Van romantische revolutie naar desillusie: de onvoltooide droom van Kwame Nkrumah

Analyse

Portrettenreeks: Black Atlantic (3)

Van romantische revolutie naar desillusie: de onvoltooide droom van Kwame Nkrumah

Omar Ba

31 oktober 202521 min leestijd

Kwame Nkrumah is een naam die klinkt als een klok, ook vandaag nog, decennia na zijn activisme, presidentschap en dood. Zijn slogans weerklinken weer luid, in het bijzonder bij nieuwe Afrikaanse leiders. Voor Afrikaanse jongeren lijken ze de enige mogelijke weg voorwaarts.

Portrettenreeks: Black Atlantic

Dit is het 3de in een reeks van 5 portretten van belangrijke denkers uit de Black Atlantic, het netwerk van mensen, culturen en ideeën dat ontstond door de trans-Atlantische slavenhandel.

Deze reeks duidt hoe Afrikaanse, Amerikaanse, Caraïbische en Europese invloeden elkaar kruisten en vermengden, en hoe ze tot op vandaag invloed hebben op heel wat culturele, artistieke en politieke bewegingen.
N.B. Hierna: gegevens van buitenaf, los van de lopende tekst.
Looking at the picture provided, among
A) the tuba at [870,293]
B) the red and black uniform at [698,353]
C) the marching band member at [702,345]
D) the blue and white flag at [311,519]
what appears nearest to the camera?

Drie Sahellanden, Niger, Burkina Faso en Mali, knipten deze zomer de banden door met de West-Afrikaanse Economische Gemeenschap (Ecowas). Ze verenigden zich in 2023 in een eigen Alliantie van Sahelstaten (AES), breken ook met internationale instellingen zoals de Verenigde Naties en sturen buitenlandse veiligheidsmissies het land uit.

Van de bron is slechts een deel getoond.